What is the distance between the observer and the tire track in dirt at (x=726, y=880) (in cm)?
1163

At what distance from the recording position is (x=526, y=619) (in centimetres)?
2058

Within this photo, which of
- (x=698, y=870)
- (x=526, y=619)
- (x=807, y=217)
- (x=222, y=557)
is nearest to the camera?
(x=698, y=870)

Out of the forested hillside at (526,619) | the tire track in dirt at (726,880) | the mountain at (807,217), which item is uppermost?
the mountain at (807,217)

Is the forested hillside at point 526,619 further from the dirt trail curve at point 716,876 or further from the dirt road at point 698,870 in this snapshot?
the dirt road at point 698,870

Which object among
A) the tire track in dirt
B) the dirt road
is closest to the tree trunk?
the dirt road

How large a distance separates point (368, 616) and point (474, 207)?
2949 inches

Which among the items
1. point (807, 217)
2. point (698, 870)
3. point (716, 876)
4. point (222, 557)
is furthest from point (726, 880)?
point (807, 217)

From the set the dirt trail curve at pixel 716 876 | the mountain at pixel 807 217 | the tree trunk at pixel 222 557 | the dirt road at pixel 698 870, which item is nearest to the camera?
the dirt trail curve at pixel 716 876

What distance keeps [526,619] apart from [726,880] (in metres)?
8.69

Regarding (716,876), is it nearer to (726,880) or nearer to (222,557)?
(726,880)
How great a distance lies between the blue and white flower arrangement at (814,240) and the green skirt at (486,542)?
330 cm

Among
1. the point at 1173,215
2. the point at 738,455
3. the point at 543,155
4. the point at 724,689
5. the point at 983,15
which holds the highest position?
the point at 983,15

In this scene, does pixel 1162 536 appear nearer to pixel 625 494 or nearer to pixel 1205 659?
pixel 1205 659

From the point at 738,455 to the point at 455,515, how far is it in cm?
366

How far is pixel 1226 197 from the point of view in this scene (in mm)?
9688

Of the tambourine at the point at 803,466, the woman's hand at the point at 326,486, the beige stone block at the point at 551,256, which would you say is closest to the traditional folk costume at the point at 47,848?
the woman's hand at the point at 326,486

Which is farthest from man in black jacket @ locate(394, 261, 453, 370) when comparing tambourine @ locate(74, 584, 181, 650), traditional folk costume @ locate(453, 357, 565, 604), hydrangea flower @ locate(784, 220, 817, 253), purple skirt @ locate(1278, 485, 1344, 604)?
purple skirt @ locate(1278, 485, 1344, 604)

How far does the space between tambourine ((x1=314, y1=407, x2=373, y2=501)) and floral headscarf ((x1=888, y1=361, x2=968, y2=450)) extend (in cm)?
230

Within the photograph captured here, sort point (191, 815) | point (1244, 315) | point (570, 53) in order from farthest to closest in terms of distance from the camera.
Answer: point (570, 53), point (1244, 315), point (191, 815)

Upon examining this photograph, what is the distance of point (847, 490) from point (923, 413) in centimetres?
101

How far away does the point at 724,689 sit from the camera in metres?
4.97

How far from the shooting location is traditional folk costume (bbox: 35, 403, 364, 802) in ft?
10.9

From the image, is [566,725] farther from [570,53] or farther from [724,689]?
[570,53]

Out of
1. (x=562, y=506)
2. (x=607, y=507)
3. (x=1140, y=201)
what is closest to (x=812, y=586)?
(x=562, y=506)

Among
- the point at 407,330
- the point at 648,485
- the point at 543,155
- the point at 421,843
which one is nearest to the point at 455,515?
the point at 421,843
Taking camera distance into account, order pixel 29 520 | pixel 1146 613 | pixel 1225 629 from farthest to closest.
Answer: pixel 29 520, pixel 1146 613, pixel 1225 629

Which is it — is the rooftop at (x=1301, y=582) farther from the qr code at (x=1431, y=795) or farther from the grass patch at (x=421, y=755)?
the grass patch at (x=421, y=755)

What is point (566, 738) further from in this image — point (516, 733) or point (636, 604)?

__TREŚĆ POLECENIA__
Wypisz, proszę, cały powyższy materiał wiersz po wierszu, bez żadnych zmian.

__ODPOWIEDŹ PISEMNA__
What is the distance between the observer and the tire track in dirt at (x=726, y=880) (in cm)?
1163

At what distance from the recording position is (x=526, y=619) (in centimetres)?
2058

Within this photo, which of
- (x=698, y=870)
- (x=526, y=619)
- (x=807, y=217)
- (x=222, y=557)
is nearest to the camera?
(x=698, y=870)

Out of the forested hillside at (526,619) | the tire track in dirt at (726,880) | the mountain at (807,217), which item is uppermost?
the mountain at (807,217)

Is the forested hillside at point 526,619 further from the dirt trail curve at point 716,876 or further from the dirt road at point 698,870 in this snapshot?
the dirt road at point 698,870

Which object among
A) the tire track in dirt
B) the dirt road
is closest to the tree trunk?
the dirt road

How large a distance separates point (368, 616) and point (474, 207)?
2949 inches

Which among the items
1. point (807, 217)
2. point (698, 870)
3. point (716, 876)
4. point (222, 557)
is furthest from point (726, 880)?
point (807, 217)

From the set the dirt trail curve at pixel 716 876 | the mountain at pixel 807 217 | the tree trunk at pixel 222 557 | the dirt road at pixel 698 870, which item is nearest to the camera?
the dirt trail curve at pixel 716 876

What distance keeps [526,619] apart from [726,880] (in metres)?
8.69

Regarding (716,876), is it nearer to (726,880) or nearer to (222,557)?
(726,880)
How great a distance lies between the blue and white flower arrangement at (814,240) and the green skirt at (486,542)?
330 cm

Among
1. the point at 1173,215
2. the point at 738,455
3. the point at 543,155
4. the point at 724,689
5. the point at 983,15
which holds the highest position?
the point at 983,15

In this scene, does pixel 1162 536 appear nearer to pixel 625 494 or nearer to pixel 1205 659?
pixel 1205 659

From the point at 738,455 to the point at 455,515, how far is it in cm?
366

How far is pixel 1226 197 from the point of view in this scene (in mm)?
9688

Of the tambourine at the point at 803,466, the woman's hand at the point at 326,486, the beige stone block at the point at 551,256, which would you say is closest to the traditional folk costume at the point at 47,848?
the woman's hand at the point at 326,486

Which is farthest from man in black jacket @ locate(394, 261, 453, 370) when comparing tambourine @ locate(74, 584, 181, 650), traditional folk costume @ locate(453, 357, 565, 604), hydrangea flower @ locate(784, 220, 817, 253), purple skirt @ locate(1278, 485, 1344, 604)?
purple skirt @ locate(1278, 485, 1344, 604)

How far does the space between tambourine ((x1=314, y1=407, x2=373, y2=501)) and floral headscarf ((x1=888, y1=361, x2=968, y2=450)) extend (in cm)?
230

Within the photograph captured here, sort point (191, 815) | point (1244, 315) | point (570, 53) in order from farthest to closest in terms of distance from the camera.
Answer: point (570, 53), point (1244, 315), point (191, 815)

Upon examining this photograph, what is the distance of point (847, 490) from point (923, 413) in centimetres?
101

How far away does the point at 724,689 sit from the camera in metres?
4.97

How far from the shooting location is traditional folk costume (bbox: 35, 403, 364, 802) in ft?
10.9

From the image, is [566,725] farther from [570,53] or farther from [724,689]?
[570,53]

Out of
1. (x=562, y=506)
2. (x=607, y=507)
3. (x=1140, y=201)
what is closest to (x=812, y=586)?
(x=562, y=506)

Among
- the point at 407,330
- the point at 648,485
- the point at 543,155
- the point at 421,843
which one is nearest to the point at 455,515?
the point at 421,843
Taking camera distance into account, order pixel 29 520 | pixel 1146 613 | pixel 1225 629 from farthest to closest.
Answer: pixel 29 520, pixel 1146 613, pixel 1225 629

Which is it — is the rooftop at (x=1301, y=582) farther from the qr code at (x=1431, y=795) or farther from the grass patch at (x=421, y=755)?
the grass patch at (x=421, y=755)

What is point (566, 738) further from in this image — point (516, 733) or point (636, 604)?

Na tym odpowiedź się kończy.